Im europäischen Diskurs, insbesondere im deutschsprachigen, wird dagegen, gerade in Krisenzeiten, diese real existierende Besatzung schlicht übersehen. Der Gaza-Streifen mit seinen 2 Millionen Bewohnern, die gesamte Gesellschaft dort, wird »uminterpretiert« zur »Hamas«, also zu »Terroristen« und »radikalen Islamisten«. Unsere Regierungen und politischen Eliten werden dabei nicht müde zu betonen, dass sie unverbrüchlich auf der Seite Israels stehen und gegen jede Art von Antisemitismus entschieden vorgehen. Dies gelte vor allem, wenn dieser neue Antisemitismus, wie immer wieder hervorgehoben wird, von Muslimen – ob Staatsbürger, Migranten oder Asylsuchende – demonstriert wird. Während sie, wie sie immer wieder herausstreichen, eine Form des Rassismus bekämpfen, entwickeln sie eine andere Form des Rassismus, nämlich Islamophobie, und scheinen sich dessen noch nicht einmal bewusst zu sein. Gleichzeitig übersehen sie immer wieder großzügig, dass Antisemitismus zuerst und vor allem Teil der Ideologie der ex­tremen Rechten ist. Sie vergessen, dass die Vernichtung der europäischen Juden1 das Werk des rechtsextremistisch-faschistischen Nazi-Regimes und seiner Unterstützer war, als dessen Erben sich heute wieder extremistische Rechte in Deutschland verstehen. Muslime tragen dafür keine Verantwortung.

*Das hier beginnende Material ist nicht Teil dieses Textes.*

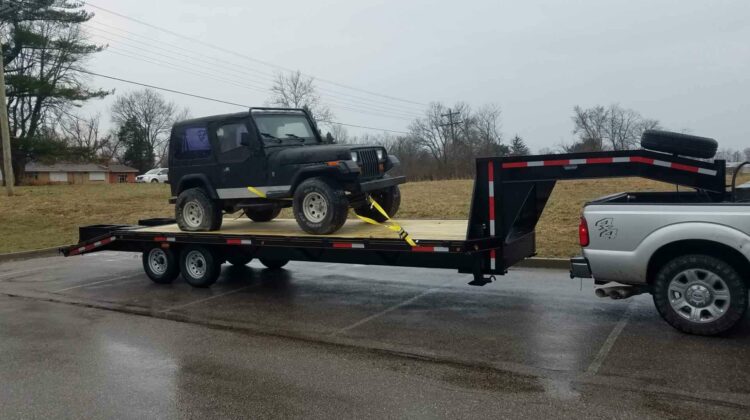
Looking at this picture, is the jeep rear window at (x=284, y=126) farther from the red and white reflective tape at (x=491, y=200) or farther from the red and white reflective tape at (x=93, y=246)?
the red and white reflective tape at (x=491, y=200)

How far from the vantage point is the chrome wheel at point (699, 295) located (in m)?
5.51

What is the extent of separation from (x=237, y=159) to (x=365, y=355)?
4206 mm

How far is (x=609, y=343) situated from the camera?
5.70m

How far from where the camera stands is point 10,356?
602 cm

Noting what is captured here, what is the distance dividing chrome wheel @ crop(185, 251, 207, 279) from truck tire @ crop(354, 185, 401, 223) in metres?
2.52

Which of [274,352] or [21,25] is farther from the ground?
[21,25]

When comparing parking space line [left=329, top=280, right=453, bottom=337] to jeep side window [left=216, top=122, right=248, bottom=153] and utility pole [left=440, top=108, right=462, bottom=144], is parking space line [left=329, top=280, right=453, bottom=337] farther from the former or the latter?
utility pole [left=440, top=108, right=462, bottom=144]

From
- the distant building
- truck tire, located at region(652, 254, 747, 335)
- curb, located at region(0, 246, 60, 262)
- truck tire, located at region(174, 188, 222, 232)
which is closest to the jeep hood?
truck tire, located at region(174, 188, 222, 232)

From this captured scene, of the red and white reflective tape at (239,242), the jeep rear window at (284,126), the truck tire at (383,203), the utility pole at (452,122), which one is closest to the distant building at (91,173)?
the utility pole at (452,122)

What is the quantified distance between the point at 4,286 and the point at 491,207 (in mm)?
8735

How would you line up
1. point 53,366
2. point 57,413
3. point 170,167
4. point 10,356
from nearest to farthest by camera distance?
point 57,413, point 53,366, point 10,356, point 170,167

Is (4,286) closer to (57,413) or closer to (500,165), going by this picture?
(57,413)

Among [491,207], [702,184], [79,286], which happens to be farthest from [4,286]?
[702,184]

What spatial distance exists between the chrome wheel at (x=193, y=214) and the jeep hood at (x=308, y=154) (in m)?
1.63
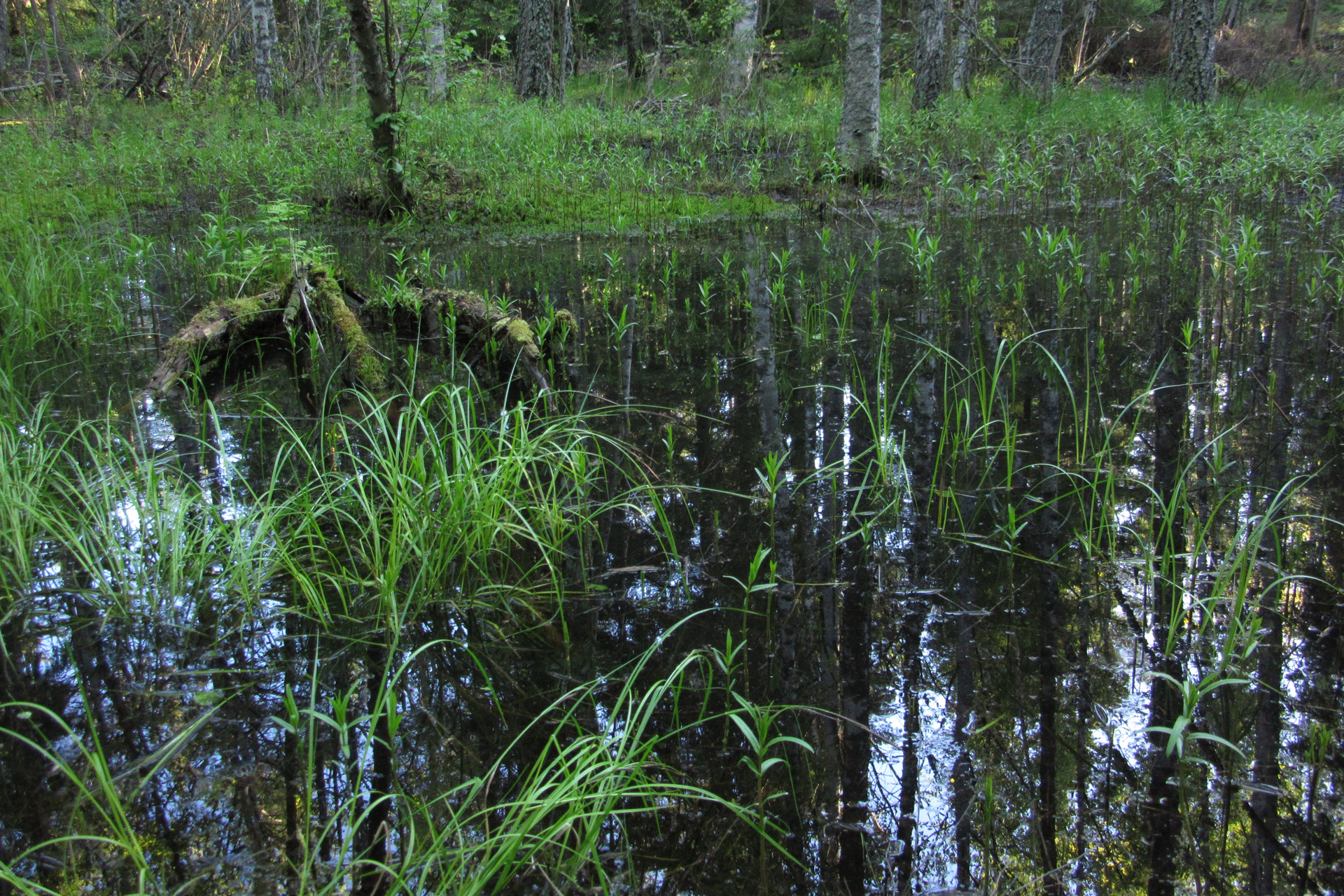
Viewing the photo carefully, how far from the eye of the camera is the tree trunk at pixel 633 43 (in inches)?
705

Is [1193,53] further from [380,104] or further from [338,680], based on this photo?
[338,680]

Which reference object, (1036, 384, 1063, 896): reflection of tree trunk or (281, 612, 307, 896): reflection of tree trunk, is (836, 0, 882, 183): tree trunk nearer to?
(1036, 384, 1063, 896): reflection of tree trunk

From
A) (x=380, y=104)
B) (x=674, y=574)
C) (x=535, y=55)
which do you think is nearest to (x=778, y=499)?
(x=674, y=574)

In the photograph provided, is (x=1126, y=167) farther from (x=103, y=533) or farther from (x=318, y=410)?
(x=103, y=533)

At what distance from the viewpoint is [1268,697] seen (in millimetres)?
2092

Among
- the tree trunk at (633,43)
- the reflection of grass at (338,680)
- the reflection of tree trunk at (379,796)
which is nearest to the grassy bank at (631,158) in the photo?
the tree trunk at (633,43)

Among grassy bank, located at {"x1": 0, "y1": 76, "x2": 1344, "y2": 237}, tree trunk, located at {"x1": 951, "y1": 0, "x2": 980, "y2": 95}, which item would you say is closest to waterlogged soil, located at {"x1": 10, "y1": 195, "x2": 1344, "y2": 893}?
grassy bank, located at {"x1": 0, "y1": 76, "x2": 1344, "y2": 237}

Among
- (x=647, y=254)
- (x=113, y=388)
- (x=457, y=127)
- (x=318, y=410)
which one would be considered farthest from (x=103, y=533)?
(x=457, y=127)

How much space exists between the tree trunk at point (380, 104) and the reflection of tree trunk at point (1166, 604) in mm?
6369

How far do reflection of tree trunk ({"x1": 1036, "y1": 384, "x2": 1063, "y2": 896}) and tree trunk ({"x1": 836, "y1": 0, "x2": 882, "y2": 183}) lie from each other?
685cm

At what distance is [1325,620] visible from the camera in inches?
93.4

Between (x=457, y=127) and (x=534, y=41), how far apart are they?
4.15 metres

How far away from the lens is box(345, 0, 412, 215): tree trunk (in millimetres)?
6887

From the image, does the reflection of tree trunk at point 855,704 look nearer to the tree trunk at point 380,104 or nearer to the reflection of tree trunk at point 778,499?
the reflection of tree trunk at point 778,499
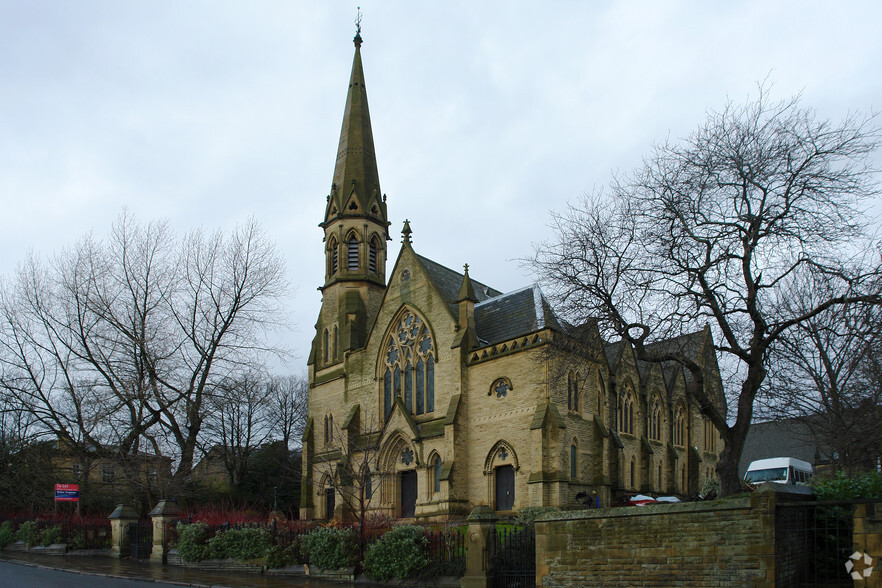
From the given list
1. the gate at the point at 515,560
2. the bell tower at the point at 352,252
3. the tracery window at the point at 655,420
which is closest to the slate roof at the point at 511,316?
the bell tower at the point at 352,252

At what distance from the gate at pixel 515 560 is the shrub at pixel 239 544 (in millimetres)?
8408

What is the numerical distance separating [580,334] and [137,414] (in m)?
24.0

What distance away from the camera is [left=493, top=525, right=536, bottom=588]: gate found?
583 inches

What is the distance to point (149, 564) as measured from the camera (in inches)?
923

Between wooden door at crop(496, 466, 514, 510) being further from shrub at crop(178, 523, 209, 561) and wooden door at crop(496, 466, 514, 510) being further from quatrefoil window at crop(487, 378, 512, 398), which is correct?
shrub at crop(178, 523, 209, 561)

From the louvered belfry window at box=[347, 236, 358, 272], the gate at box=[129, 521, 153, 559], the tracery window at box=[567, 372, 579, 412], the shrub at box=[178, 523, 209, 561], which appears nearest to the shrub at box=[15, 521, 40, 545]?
the gate at box=[129, 521, 153, 559]

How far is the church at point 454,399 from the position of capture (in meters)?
27.5

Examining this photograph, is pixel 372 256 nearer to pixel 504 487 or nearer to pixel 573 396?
pixel 573 396

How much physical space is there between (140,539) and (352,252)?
61.5 ft

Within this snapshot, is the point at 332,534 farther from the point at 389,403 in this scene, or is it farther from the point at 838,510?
the point at 389,403

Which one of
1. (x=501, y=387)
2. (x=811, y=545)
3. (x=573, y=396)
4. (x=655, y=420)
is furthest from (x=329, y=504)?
(x=811, y=545)

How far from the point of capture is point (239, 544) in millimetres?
21578

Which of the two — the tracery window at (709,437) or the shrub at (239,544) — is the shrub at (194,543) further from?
the tracery window at (709,437)

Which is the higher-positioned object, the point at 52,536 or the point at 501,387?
the point at 501,387
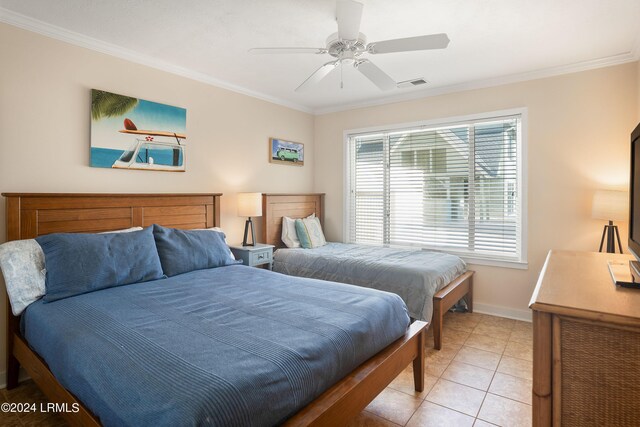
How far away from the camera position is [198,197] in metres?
3.47

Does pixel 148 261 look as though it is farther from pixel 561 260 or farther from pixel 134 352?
pixel 561 260

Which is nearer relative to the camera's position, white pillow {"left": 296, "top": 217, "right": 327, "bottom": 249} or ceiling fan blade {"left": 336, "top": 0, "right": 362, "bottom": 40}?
ceiling fan blade {"left": 336, "top": 0, "right": 362, "bottom": 40}

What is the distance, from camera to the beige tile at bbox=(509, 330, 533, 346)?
3.09m

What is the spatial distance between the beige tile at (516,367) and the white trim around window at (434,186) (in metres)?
1.22

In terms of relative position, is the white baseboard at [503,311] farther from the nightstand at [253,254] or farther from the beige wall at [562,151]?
the nightstand at [253,254]

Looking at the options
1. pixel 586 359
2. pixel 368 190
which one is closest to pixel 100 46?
pixel 368 190

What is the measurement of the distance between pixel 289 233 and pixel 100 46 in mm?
2586

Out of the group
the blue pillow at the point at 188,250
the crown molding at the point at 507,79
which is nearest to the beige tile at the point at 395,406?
the blue pillow at the point at 188,250

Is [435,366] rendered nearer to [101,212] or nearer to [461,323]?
[461,323]

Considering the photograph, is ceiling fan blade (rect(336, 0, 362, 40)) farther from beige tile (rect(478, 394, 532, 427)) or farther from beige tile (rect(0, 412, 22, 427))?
beige tile (rect(0, 412, 22, 427))

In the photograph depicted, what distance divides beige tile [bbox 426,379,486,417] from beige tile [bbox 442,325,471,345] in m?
0.74

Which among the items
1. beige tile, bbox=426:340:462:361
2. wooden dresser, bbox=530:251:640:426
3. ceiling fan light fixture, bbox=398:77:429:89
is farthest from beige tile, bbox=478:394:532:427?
ceiling fan light fixture, bbox=398:77:429:89

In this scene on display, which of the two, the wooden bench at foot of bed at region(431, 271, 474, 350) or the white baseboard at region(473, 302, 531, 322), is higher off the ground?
the wooden bench at foot of bed at region(431, 271, 474, 350)

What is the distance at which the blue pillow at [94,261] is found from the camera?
2113mm
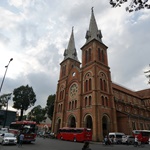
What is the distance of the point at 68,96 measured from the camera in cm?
4109

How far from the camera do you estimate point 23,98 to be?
5391 centimetres

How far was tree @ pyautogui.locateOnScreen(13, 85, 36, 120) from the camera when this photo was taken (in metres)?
53.2

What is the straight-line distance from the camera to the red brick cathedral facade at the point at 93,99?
103ft

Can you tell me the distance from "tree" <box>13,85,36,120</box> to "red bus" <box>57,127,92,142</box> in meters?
27.8

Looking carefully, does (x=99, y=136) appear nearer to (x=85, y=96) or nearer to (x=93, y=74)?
(x=85, y=96)

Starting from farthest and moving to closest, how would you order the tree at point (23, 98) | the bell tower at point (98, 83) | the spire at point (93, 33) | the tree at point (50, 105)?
the tree at point (23, 98) → the tree at point (50, 105) → the spire at point (93, 33) → the bell tower at point (98, 83)

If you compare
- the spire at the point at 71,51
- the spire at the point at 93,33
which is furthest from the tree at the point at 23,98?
the spire at the point at 93,33

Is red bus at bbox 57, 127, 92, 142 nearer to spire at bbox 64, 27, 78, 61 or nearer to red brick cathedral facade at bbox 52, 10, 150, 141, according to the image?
red brick cathedral facade at bbox 52, 10, 150, 141

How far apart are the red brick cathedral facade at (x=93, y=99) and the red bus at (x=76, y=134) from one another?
3390mm

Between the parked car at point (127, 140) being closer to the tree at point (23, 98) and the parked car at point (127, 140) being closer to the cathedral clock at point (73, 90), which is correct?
the cathedral clock at point (73, 90)

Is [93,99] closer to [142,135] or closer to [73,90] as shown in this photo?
[73,90]

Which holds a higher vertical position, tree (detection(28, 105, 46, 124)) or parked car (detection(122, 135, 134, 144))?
tree (detection(28, 105, 46, 124))

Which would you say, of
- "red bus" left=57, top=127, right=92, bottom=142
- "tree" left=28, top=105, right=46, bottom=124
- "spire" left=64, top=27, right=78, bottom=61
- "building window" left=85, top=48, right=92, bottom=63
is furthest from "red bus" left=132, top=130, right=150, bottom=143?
"tree" left=28, top=105, right=46, bottom=124

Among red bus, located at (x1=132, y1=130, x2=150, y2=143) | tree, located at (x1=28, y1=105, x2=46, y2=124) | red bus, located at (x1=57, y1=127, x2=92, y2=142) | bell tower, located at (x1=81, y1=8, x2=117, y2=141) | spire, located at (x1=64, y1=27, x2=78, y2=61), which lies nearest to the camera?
red bus, located at (x1=57, y1=127, x2=92, y2=142)
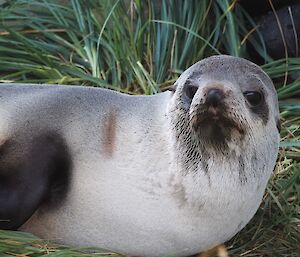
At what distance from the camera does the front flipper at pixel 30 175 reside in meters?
3.47

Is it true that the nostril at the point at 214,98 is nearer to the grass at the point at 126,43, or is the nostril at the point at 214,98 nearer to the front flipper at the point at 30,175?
the front flipper at the point at 30,175

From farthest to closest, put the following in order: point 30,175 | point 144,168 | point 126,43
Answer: point 126,43 → point 144,168 → point 30,175

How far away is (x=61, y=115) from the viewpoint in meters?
3.70

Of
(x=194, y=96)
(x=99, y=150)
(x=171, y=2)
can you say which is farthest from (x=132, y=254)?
(x=171, y=2)

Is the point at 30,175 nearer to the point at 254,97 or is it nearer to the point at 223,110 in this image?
the point at 223,110

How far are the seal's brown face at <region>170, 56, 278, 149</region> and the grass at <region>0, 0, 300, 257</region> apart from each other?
66.4 inches

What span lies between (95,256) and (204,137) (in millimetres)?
683

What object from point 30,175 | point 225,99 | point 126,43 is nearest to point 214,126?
point 225,99

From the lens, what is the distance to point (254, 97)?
349 cm

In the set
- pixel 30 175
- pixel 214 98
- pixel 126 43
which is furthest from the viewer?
A: pixel 126 43

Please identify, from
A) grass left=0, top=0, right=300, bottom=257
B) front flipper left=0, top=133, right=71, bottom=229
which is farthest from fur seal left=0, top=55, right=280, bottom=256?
grass left=0, top=0, right=300, bottom=257

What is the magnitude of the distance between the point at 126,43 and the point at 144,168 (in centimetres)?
255

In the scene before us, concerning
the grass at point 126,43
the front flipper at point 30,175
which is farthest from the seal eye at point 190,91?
the grass at point 126,43

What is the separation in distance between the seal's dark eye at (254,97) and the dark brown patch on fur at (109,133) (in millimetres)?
617
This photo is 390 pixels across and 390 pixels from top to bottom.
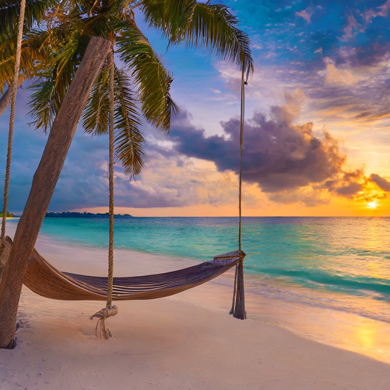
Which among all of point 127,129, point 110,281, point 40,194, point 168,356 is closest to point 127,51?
point 127,129

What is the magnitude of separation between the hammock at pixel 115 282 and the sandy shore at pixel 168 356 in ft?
0.90

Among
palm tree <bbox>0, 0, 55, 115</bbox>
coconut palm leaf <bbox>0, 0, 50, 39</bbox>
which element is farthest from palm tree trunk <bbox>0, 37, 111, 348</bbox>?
coconut palm leaf <bbox>0, 0, 50, 39</bbox>

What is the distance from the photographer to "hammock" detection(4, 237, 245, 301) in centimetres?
157

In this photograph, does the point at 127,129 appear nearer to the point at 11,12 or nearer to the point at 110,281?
the point at 11,12

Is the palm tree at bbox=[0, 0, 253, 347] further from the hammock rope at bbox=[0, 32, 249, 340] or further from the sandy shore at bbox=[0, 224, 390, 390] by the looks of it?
the sandy shore at bbox=[0, 224, 390, 390]

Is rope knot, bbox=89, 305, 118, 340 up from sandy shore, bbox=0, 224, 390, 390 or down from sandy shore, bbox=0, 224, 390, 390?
up

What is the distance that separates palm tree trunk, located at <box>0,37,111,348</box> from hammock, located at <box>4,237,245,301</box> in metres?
0.06

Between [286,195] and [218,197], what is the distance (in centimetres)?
367

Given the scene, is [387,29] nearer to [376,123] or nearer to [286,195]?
[376,123]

Dieses Buch versucht, Aufklärung zu leisten, indem es den Blick auf die Realitäten im historischen Palästina lenkt, also in dem 1948 errichteten Staat Israel und in den palästinensischen Gebieten Gaza, Ost-Jerusalem und West Bank, die sich seit 1967 unter israelischer Besatzung befinden.

Was also passierte im Mai 2021, zuerst in Jerusalem, danach in Gaza und Israel und schließlich im gesamten Territorium zwischen Mittelmeer und Jordan, das seit 1967 unter ausschließlicher israelischer Kontrolle steht?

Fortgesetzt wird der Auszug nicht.